#### Extrait

________________

Leblacher ne s’en cache pas. Une fois son choix annoncé, il craignait un peu la réaction des autres. De ses coéquipiers, de ses collègues, des supporters. Seraient-ils prêts à le comprendre? « Car on ne quitte pas la famille comme ça. » La plupart en étaient persuadés: ce doux rêveur de Leblacher, cet attendrissant hédoniste allait revenir sur la droite route, pédaler sans moufter jusqu’à trente-cinq ans, une fois refoulées ses angoisses existentielles passagères. Sa quête d’un bonheur hors du cyclisme pro allait forcément fondre au contact de la Vuelta, fin août. Sa trente-troisième place au classement général, sa motivation jamais démentie tout au long des trois semaines de course, ses belles prestations en montagne, en apportaient d’ailleurs la preuve éclatante… Grossière erreur. « Aurait-il fallu que je ne sois pas bon, que j’abandonne la Vuelta au bout de quatre étapes, que je ne me donne pas à fond pour que ma décision d’arrêter soit mieux comprise? questionne Leblacher. Tout le monde croyait, à ce moment-là, que j’avais changé d’avis. » Madiot le premier, qui lui propose, fin septembre, un doublement de son salaire pour 2007 (de 2 500 euros à 5 000 euros net par mois). Évidemment, ça fait réfléchir. « On a passé toute une soirée avec ma femme. On a refait le tri. Et, finalement, la seule chose qui est restée du côté « je n’arrête pas », c’est l’argent. Ce n’était donc pas une raison suffisante. »

Son avenir, sa reconversion, son épanouissement personnel prévalaient. « Etre pro, c’est se retrouver dans une bulle épaisse, trop épaisse, où tu es déconnecté de tout. Or je me sentais un peu différent, explique-t-il. Un vrai pro, c’est quelqu’un qui part cent quarante jours de chez lui sans scrupule, qui n’a pas d’attache, qui vit dans une forme d’égoisme. Si être pro, c’est rester allongé sur le canapé après la sortie d’entraÎnement pour reposer ses jambes et ne pas faire ses courses chez Leclerc ou donner le bain à sa fille, ce n’est pas la vraie vie. Je veux revenir à la vraie vie. »

________________

#### Exercices
• 1. Répondez aux questions suivantes d'après l'extrait.
(a) Quelle place Leblacher a-t-il obtenue au classement général de la Vuelta ?
(b) Quel salaire net mensuel Madiot lui propose-t-il pour 2007 ?
(c) Selon Leblacher, combien de jours un vrai pro part-il de chez lui ?
• 2. Veuillez extraire de la liste chaque ligne qui contient la chaîne « object », en respectant la casse.
L'extrait et la liste n'ont aucun lien entre eux.

#### Données de l'exercice
________________

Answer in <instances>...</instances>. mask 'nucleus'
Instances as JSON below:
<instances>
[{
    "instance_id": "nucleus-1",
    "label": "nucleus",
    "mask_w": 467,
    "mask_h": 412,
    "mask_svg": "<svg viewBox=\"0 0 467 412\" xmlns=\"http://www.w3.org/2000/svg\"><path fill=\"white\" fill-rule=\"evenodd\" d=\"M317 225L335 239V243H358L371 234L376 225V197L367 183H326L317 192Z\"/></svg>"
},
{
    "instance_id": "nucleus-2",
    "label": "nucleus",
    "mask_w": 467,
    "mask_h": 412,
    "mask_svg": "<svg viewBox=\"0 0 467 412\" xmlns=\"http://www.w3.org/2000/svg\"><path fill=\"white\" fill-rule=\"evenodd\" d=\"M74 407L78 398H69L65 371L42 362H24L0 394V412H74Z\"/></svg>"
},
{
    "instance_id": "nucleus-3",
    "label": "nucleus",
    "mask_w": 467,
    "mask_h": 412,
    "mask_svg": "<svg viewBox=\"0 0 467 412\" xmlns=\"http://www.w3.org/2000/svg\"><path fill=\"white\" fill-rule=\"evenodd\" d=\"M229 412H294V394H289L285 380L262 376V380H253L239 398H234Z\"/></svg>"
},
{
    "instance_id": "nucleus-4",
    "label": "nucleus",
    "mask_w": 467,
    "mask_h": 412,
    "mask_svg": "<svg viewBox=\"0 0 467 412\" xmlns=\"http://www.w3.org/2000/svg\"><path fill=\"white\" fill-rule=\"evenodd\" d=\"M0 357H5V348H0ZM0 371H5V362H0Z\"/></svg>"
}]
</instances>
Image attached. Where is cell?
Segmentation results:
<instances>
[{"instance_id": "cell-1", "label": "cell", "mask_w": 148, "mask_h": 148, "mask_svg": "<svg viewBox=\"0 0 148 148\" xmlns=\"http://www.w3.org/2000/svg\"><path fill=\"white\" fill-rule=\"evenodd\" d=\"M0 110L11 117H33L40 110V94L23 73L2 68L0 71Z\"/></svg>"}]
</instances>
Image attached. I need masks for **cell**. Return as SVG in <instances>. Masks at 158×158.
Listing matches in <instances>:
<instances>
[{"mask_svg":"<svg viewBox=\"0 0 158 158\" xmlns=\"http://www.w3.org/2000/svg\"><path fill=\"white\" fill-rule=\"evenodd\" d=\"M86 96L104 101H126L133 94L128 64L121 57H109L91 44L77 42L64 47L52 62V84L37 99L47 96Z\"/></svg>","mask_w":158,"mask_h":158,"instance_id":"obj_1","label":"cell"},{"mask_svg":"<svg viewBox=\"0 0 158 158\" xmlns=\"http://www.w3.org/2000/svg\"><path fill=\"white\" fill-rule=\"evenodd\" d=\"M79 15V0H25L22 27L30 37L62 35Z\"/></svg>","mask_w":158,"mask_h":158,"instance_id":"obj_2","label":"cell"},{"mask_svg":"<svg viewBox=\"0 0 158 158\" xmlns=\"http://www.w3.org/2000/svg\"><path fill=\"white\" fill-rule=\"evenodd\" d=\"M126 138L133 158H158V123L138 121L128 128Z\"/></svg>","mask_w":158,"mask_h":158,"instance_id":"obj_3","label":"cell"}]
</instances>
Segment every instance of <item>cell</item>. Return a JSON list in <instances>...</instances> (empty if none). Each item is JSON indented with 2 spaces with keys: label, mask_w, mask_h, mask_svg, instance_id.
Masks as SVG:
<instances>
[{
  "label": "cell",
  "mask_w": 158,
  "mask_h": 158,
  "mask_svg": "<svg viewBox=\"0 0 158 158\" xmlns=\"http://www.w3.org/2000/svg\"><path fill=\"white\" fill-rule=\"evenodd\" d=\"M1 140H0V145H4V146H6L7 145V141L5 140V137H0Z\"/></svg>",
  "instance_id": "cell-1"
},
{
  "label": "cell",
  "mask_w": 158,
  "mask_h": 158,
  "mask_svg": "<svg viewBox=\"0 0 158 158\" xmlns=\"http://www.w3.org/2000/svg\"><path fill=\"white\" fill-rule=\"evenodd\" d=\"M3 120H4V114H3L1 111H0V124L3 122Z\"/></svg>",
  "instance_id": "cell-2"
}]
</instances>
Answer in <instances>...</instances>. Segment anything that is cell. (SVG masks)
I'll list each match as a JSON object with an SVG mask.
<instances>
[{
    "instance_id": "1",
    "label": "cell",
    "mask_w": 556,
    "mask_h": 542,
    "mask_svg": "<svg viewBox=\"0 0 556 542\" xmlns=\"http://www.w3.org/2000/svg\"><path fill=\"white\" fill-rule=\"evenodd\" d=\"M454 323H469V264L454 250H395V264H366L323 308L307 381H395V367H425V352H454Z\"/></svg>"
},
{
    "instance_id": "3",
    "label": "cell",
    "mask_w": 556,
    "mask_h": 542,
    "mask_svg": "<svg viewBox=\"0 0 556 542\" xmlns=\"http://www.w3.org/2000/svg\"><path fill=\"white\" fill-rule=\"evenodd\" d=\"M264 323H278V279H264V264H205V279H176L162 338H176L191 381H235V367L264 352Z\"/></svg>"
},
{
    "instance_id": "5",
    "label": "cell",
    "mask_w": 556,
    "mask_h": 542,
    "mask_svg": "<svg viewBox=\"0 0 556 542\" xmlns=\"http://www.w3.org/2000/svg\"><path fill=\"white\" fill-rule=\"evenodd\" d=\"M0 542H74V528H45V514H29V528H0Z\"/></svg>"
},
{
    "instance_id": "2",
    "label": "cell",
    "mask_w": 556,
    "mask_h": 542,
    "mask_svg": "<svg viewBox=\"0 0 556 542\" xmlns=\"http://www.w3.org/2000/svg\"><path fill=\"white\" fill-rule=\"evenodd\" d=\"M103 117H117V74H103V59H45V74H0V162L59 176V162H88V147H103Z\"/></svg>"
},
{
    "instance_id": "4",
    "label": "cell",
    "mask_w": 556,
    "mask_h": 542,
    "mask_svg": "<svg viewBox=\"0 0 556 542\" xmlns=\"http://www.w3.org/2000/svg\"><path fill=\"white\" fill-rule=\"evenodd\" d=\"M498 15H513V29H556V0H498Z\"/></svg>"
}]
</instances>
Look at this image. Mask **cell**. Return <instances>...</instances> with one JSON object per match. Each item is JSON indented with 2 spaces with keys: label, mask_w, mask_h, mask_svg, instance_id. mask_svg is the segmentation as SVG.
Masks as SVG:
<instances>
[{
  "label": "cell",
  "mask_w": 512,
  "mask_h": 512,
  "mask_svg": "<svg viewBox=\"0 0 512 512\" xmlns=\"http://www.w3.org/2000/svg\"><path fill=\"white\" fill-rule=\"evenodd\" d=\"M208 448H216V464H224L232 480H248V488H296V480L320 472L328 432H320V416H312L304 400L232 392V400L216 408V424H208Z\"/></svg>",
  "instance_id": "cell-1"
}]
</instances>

________________

#### Corrigés
• 1.
(a) La trente-troisième place.
(b) 5 000 euros net par mois.
(c) Cent quarante jours.

• 2.
I'll list each match as a JSON object with an SVG mask.
Look at this image. Mask **cell**. Return <instances>...</instances> with one JSON object per match. Each item is JSON indented with 2 spaces with keys: label, mask_w, mask_h, mask_svg, instance_id. mask_svg is the segmentation as SVG.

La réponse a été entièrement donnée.